A aventura de ser pai de CINCO MENINAS!!

marquinho

Por Mariane Cruz

Vou pedir licença às mamães que nos seguem para abrir espaço no blog para um pai. Mas não é um pai qualquer. É um pai de CINCO MENINAS!!!

Marquinho, como chamo o Marcos Tupinambá, 36, é formado em Relações Públicas pela Ufam e Produção Audiovisual pela UEA. Estudamos juntos na UFAM e ele sempre teve um jeito molecão. Aos 22 anos, ainda na faculdade, foi surpreendido com a notícia de que seria pai de gêmeas!!! Mais tarde, após a separação da mãe das gêmeas, ele casou com a Sara, que já tinha uma filha e teve mais outras duas. No total, cinco meninas moram juntas – a Luna e a Mahara (13 anos), a Victória 12 anos), a Kiara (3 anos) e a Naomi (10 meses), além dele e da Sara.
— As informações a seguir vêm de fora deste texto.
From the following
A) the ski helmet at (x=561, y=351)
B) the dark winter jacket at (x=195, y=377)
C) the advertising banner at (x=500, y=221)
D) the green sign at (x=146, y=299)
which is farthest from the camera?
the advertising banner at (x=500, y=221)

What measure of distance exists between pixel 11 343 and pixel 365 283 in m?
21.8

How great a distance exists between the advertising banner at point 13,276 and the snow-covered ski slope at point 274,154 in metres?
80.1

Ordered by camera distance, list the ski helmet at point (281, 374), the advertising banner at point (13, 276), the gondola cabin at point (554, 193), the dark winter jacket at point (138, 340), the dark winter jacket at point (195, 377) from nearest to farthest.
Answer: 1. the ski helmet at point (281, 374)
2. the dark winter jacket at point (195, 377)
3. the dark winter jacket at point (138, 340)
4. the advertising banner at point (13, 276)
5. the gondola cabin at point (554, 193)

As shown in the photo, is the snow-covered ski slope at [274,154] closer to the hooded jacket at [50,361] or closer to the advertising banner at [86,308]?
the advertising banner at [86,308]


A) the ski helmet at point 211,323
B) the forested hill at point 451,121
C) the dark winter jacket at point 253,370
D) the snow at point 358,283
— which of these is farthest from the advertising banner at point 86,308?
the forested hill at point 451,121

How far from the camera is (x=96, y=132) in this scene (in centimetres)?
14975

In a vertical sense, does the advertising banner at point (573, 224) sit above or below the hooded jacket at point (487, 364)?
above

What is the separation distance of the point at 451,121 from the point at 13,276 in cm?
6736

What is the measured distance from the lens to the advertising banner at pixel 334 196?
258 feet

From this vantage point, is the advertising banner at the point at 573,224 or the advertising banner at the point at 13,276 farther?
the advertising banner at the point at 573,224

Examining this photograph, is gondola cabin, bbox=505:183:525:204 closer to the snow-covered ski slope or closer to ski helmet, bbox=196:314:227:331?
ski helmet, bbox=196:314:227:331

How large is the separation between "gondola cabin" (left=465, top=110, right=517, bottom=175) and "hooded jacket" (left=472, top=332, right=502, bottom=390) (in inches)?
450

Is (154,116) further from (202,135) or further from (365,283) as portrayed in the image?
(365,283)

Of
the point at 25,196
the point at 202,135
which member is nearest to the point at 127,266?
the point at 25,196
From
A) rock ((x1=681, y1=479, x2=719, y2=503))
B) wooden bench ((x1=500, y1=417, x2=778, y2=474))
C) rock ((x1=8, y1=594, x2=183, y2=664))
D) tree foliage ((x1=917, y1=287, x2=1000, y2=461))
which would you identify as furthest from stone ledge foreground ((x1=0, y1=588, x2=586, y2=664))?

Aqui ele conta como é ser pai só de meninas e como tudo começou. Dá uma lida. Tá muito legal!!

Blog Mães Cricri: Marquinho, como foi saber que seria pai tão jovem? Como foi avisar a família e o que você sentiu naquele momento?

Marquinho: Saber que seria pai foi uma mistura de tensão e euforia, naquele momento eu já não morava na casa dos meus pais mas ainda não tinha uma independência financeira e morava com minha então companheira, na época com 19 anos, no apartamento da mãe dela. A gente conversava sobre ter filhos e até sobre ser pais no início da fase adulta mas seria algo pra mais adiante. Não foi. Quando recebi a notícia senti uma dormência no cérebro e demorei alguns minutos pra processar, mas assim que fui questionado “e agora?”, eu respondi “agora eu vou ser pai”.

Uma coisa que sempre aprendi com meu pai foi assumir minhas responsabilidades e se até o momento praticava isso em outros aspectos da minha vida, com a paternidade não seria diferente. Mesmo assim deu um frio na barriga.  Avisar meus pais não foi tão difícil, mesmo sabendo que a receptividade não seria das melhores, tinha certeza de que passada a tempestade meus pais me apoiariam em minha decisão.

Com minha mãe foi mais fácil, ela até comemorou, na verdade. Meu pai não. Lembro bem a palavra mais bonita que ouvi na hora: “irresponsável”. Preparado pra situação, estrategicamente, chamei a companheira pra ouvir junto (sabe aquele negócio de pedir pro amigo falar com seu pai pra dormir na casa dele? Pois é.) e assim palavras de ira transformaram-se em frases amenizadas de frustração quanto ao nosso futuro e lição de moral como: “não é isso que um pai sonha pro filhos”, “vocês são novos”, “a responsabilidade é de vocês” e finalizando com “podem contar com nosso apoio”.

O que o Seu Tupi, meu pai, não contava era que na semana seguinte minha irmã mais nova anunciaria também estar grávida. Infelizmente ela não tinha o companheiro ao lado pra amenizar a bronca. E que bronca! Mas como família nos mantivemos. Se o apoio valia pra um, valia pra dois. Só que como dizem “a vida é uma caixinha cheia de surpresas”, e na semana seguinte na primeira ultrassom o médico anuncia: “maninhos são dois”! E aquele sensação de êxtase e tensão voltou à cena. Desta vez não tive coragem pra contar ao vivo. Peguei o telefone e: “pai, são dois”, que mais tarde revelaram-se duas. Ouvi apenas a celebração de minha mãe ao seu lado. Seja lá o que Deus quiser. E assim foi.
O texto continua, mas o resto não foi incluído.